AxKit itself is simple to install and configure; I leave you to the instructions at Axkit.org.

XSLT

XSLT or eXtensible Stylesheet Language Transformations, is "a language for transforming XML documents into other XML documents." XSLT stylesheets are, themselves, well-formed XML documents. The XSLT language is declarative or "transform by example" rather than the procedural processing of most scripting languages you might be used to. Whether you consider XSLT ugly or elegant, simple or confusing, it is powerful magic when you're used to it.

AxKit sports not one, but two XSLT modules -- the XML::XSLT Perl module and Ginger Alliance's speedy C++-based Sablotron Open Source XSLT Processor.

Example 1: XSLT

As XML input, I used the O'Reilly Network's RSS 1.0 reference feed. An RSS file describes a channel consisting of one or more <item>s describing a Web resource -- highlighted in red. The only change made to the raw feed is the addition of the <?xml-stylesheet...> element, telling AxKit to use one.xsl, an XSLT stylesheet, to transform the XML file.

one.xml

<?xml version="1.0" encoding="iso-8859-1"?>
<?xml-stylesheet href="one.xsl" type="text/xsl"?>

<rdf:RDF
  xmlns:rdf="http://www.w3.org/1999/02/22-rdf-syntax-ns#"
  xmlns:dc="http://purl.org/dc/elements/1.1/"
  xmlns="http://purl.org/rss/1.0/"
>

...

<item rdf:about="http://www.oreillynet.com/pub/a/p2p/2000/11/24/shirky1-whatisp2p.html">
 <title>What Is P2P ... And What Isn't</title>
 <link>http://www.oreillynet.com/pub/a/p2p/2000/11/24/shirky1-whatisp2p.html</link>
 <dc:description>
  Shirky sheds some light on what's distinctive, new, and useful about P2P.
 </dc:description>
 <dc:creator>Clay Shirky</dc:creator>
 <dc:subject>P2P, Distributed</dc:subject>
 <dc:type>Article</dc:type>
 <dc:language>en-us</dc:language>
 <dc:date>2000-11-24</dc:date>
 <dc:format>text/html</dc:format>
 <dc:rights>Copyright 2000, O'Reilly and Associates</dc:rights>
 <dc:publisher>O'Reilly and Associates</dc:publisher>
</item>

...

</rdf:RDF>

The XSLT stylesheet starts by wrapping the page in the usual <html> and <body> tags. Then, for each RSS <item>, it displays a hyperlinked title and associated description.

one.xsl
<?xml version="1.0"?>

<xsl:stylesheet 
 xmlns:xsl="http://www.w3.org/1999/XSL/Transform" 
  xmlns:rdf="http://www.w3.org/1999/02/22-rdf-syntax-ns#"
  xmlns:rss="http://purl.org/rss/1.0/"
  xmlns:dc="http://purl.org/dc/elements/1.1/"
version="1.0">

 <xsl:template match="/rdf:RDF">
  <html>
  <body>
   <xsl:apply-templates select="rss:item" />
  </body>
  </html>
 </xsl:template>

 <xsl:template match="rss:item">
  <p>
  <a>
  <xsl:attribute name="href"><xsl:value-of select="@rdf:about" /></xsl:attribute>
  <xsl:value-of select="rss:title" />
  </a>
  <br />
  <xsl:value-of select="dc:description" />
  </p>
 </xsl:template>

</xsl:stylesheet>

I point my browser at http://.../one.xml and retrieve a nicely rendered HTML page.
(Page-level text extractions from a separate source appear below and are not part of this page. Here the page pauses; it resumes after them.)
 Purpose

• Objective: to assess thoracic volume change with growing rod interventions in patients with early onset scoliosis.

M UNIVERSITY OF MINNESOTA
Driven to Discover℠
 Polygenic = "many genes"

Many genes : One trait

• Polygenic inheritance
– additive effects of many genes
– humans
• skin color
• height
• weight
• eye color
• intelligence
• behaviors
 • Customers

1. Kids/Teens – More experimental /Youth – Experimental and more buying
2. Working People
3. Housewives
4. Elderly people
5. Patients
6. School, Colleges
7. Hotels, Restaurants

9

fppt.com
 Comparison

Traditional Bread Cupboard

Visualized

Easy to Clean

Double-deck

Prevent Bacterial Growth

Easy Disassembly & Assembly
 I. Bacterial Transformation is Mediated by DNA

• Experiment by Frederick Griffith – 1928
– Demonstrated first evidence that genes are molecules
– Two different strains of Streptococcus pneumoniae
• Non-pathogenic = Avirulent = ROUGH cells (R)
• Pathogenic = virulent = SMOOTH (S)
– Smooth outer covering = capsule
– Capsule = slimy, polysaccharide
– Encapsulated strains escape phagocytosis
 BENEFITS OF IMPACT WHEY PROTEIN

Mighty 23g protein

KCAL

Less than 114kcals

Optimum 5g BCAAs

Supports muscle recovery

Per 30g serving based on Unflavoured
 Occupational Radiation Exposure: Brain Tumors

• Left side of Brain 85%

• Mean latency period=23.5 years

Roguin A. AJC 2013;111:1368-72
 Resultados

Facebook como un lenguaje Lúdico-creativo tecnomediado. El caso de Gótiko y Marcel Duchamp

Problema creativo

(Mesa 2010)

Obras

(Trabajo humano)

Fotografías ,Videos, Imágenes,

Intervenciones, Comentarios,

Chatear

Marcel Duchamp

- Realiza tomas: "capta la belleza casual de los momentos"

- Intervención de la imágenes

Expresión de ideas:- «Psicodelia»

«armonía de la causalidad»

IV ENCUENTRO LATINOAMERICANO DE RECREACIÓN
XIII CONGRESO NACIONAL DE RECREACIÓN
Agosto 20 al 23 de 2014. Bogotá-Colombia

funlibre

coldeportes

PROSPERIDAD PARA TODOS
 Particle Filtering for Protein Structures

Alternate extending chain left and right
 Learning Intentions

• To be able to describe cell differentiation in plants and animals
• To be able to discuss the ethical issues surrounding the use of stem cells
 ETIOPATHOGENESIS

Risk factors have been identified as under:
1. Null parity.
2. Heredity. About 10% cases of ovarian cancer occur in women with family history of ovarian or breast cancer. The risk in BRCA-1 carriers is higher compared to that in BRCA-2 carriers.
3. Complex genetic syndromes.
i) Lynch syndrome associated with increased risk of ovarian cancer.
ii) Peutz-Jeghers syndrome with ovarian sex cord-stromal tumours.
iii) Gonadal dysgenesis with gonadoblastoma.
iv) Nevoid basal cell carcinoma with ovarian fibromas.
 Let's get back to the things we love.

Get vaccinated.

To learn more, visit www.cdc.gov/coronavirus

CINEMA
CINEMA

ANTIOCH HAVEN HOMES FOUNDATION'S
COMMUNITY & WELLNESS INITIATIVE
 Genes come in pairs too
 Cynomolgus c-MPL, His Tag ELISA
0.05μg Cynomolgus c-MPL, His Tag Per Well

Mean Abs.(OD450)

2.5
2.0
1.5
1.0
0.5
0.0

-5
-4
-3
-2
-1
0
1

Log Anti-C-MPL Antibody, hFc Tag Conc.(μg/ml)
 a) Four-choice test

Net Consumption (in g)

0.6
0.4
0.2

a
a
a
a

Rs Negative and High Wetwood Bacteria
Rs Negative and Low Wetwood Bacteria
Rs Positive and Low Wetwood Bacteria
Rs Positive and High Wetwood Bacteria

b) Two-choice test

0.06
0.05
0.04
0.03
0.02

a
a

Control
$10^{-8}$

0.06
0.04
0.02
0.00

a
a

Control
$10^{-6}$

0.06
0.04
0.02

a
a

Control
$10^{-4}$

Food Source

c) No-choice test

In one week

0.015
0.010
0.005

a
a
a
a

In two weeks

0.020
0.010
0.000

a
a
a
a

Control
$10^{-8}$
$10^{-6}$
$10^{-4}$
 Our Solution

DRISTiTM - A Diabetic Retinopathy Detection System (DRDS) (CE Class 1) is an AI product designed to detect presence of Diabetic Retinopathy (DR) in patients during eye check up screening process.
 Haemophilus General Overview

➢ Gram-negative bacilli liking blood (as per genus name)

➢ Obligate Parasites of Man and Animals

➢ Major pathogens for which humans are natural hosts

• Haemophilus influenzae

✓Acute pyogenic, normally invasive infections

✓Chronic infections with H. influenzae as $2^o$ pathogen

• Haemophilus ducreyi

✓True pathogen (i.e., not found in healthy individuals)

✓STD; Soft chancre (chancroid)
What Is P2P ... And What Isn't
Shirky sheds some light on what's distinctive, new, and useful about P2P.

What's New in Qt 2.2.2
A review of Qt 2.2.2, a cross-platform C++ toolkit, and a first look at the Qt Palmtop Environment.

XML-RPC in Python
Python's xmlrpclib module makes using the XML-RPC protocol easy.

...

XPathScript

XPathScript brings together the dynamic XSLT and Perl duo for unrivaled transformative functionality. XPathScript borrows its syntax from ASP (Active Server Pages), embedding code right into the output template between <% %> delimiters. "The result is a language for server-side transformation that provides the power and flexibility of XSLT, combined with the full capabilities of the Perl language, and the ability to produce style sheets in any ASP-capable or ordinary text editor" (XPathScript: An Alternative To XSLT).

Example 2: XPathScript

This example highlights XPathScript's ability to output content in formats other than strictly valid XML. Here the result will be a plain text document. I am again using O'Reilly Network's RSS 1.0 feed as XML input. You'll notice the only change is the <?xml-stylesheet...> element, indicating that we'll be using two.xps, an XPathScript stylesheet.

two.xml

<?xml version="1.0" encoding="iso-8859-1"?>
<?xml-stylesheet href="two.xps" type="application/x-xpathscript"?>

<rdf:RDF
  xmlns:rdf="http://www.w3.org/1999/02/22-rdf-syntax-ns#"
  xmlns:dc="http://purl.org/dc/elements/1.1/"
  xmlns="http://purl.org/rss/1.0/"
>

...

<item rdf:about="http://www.oreillynet.com/pub/a/p2p/2000/11/24/shirky1-whatisp2p.html">
 <title>What Is P2P ... And What Isn't</title>
 <link>http://www.oreillynet.com/pub/a/p2p/2000/11/24/shirky1-whatisp2p.html</link>
 <dc:description>
  Shirky sheds some light on what's distinctive, new, and useful about P2P.
 </dc:description>
 <dc:creator>Clay Shirky</dc:creator>
 <dc:subject>P2P, Distributed</dc:subject>
 <dc:type>Article</dc:type>
 <dc:language>en-us</dc:language>
 <dc:date>2000-11-24</dc:date>
 <dc:format>text/html</dc:format>
 <dc:rights>Copyright 2000, O'Reilly and Associates</dc:rights>
 <dc:publisher>O'Reilly and Associates</dc:publisher>
</item>

...

</rdf:RDF>

A stunningly simple XPathScript stylesheet feeds each <item> found by the findnodes() function to a Perl foreach loop.

two.xps


<%

# Set Content-Type to plain text 
$r->content_type('text/plain');

# Loop through the items
foreach my $item (findnodes('/rdf:RDF/item')) {

	# Print a nicely formatted block of text using the values
  # returned by XPathScript's findvalue() function
  printf("Title:  %s\nAuthor: %s\nDate:   %s\nSubject: %s\n\n",
      findvalue('./title/text()', $item),
      findvalue('./dc:creator/text()', $item),
      findvalue('./dc:date/text()', $item),
      findvalue('./dc:subject/text()', $item)
  );
}
%>

This produces a nicely formatted plain-text document listing the latest articles on the O'Reilly Network...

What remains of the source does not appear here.